Set problem:
Copy the entries below, swapping every "green shrub" for "leafy bush" and leaving everything else unchanged.

Record list:
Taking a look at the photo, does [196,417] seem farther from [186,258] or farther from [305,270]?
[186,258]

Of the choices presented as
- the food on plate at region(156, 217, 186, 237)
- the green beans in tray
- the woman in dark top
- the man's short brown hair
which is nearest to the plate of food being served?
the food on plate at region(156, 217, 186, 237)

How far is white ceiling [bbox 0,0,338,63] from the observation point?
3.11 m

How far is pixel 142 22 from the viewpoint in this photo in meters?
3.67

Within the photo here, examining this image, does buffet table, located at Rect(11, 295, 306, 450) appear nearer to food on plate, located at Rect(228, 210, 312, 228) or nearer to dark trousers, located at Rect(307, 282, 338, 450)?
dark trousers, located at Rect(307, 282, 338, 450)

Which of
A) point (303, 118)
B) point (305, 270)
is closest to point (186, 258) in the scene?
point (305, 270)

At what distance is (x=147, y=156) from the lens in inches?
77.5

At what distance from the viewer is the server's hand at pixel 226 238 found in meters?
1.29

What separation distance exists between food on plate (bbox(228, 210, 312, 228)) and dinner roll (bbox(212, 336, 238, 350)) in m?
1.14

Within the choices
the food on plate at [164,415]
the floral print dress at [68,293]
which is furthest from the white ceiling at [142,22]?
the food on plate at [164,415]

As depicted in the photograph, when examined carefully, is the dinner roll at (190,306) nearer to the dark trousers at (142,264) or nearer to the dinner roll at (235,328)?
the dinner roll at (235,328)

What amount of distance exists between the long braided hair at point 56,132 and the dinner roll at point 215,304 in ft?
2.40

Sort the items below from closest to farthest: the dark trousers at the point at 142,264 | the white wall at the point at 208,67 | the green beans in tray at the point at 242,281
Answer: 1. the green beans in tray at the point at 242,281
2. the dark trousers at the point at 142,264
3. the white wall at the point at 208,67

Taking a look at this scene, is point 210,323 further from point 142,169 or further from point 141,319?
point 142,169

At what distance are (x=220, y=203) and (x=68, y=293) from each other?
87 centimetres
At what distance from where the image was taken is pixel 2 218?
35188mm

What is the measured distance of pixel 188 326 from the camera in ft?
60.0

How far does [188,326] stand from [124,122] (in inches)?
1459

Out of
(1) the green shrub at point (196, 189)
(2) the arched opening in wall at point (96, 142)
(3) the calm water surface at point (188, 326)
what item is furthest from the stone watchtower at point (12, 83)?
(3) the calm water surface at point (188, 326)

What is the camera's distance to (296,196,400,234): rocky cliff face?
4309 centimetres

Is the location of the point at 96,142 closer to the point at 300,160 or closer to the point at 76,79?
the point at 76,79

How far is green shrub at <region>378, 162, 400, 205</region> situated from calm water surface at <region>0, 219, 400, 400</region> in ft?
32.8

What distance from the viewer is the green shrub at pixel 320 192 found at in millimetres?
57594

Solution to this task:
Taking a look at the photo, does [196,417] seem farther from [186,258] or farther from [305,270]?
[186,258]

Of the choices presented as
- the food on plate at region(156, 217, 186, 237)
- the green beans in tray
- the woman in dark top
- the man's short brown hair
which is nearest to the plate of food being served?
the food on plate at region(156, 217, 186, 237)

How far is white ceiling [bbox 0,0,338,63] from the observation point?
3.11 m

How far is pixel 142 22 from the viewpoint in this photo in meters?
3.67

Within the photo here, examining this image, does buffet table, located at Rect(11, 295, 306, 450) appear nearer to food on plate, located at Rect(228, 210, 312, 228) or nearer to dark trousers, located at Rect(307, 282, 338, 450)?
dark trousers, located at Rect(307, 282, 338, 450)

Which of
A) point (303, 118)
B) point (305, 270)
is closest to point (186, 258) in the scene?
point (305, 270)

At what distance is (x=147, y=156) from the lens in inches?
77.5

At what distance from the viewer is the server's hand at pixel 226 238 found in meters?
1.29

What separation distance exists between food on plate (bbox(228, 210, 312, 228)) and dinner roll (bbox(212, 336, 238, 350)) in m?
1.14

Within the choices
the food on plate at [164,415]
the floral print dress at [68,293]
which is furthest from the white ceiling at [142,22]?
the food on plate at [164,415]

As depicted in the photograph, when examined carefully, is the dinner roll at (190,306) nearer to the dark trousers at (142,264) or nearer to the dinner roll at (235,328)?
the dinner roll at (235,328)

What amount of distance exists between the long braided hair at point 56,132 and the dinner roll at point 215,304 in ft?
2.40

Sort the items below from closest to farthest: the dark trousers at the point at 142,264 | the white wall at the point at 208,67 | the green beans in tray at the point at 242,281
Answer: 1. the green beans in tray at the point at 242,281
2. the dark trousers at the point at 142,264
3. the white wall at the point at 208,67

Taking a look at this scene, is point 210,323 further from point 142,169 or further from point 141,319?
point 142,169

At what distance are (x=220, y=203) and (x=68, y=293) from each other?
87 centimetres
At what distance from where the image was taken is pixel 2 218?
35188mm

What is the measured distance of pixel 188 326 from the camera in ft?
60.0

How far does [188,326] stand from [124,122] (in inches)?
1459

Out of
(1) the leafy bush at point (196, 189)
(2) the arched opening in wall at point (96, 142)
(3) the calm water surface at point (188, 326)
what item is furthest from the stone watchtower at point (12, 83)?
(3) the calm water surface at point (188, 326)

What is the camera's distance to (296,196,400,234): rocky cliff face?
4309 centimetres

Is the location of the point at 96,142 closer to the point at 300,160 or closer to the point at 76,79?
the point at 76,79

How far is leafy bush at <region>378, 162, 400, 205</region> situated from calm water surface at <region>0, 219, 400, 400</region> in ft?
32.8

What distance from the viewer is the leafy bush at pixel 320 192 found at in millimetres?
57594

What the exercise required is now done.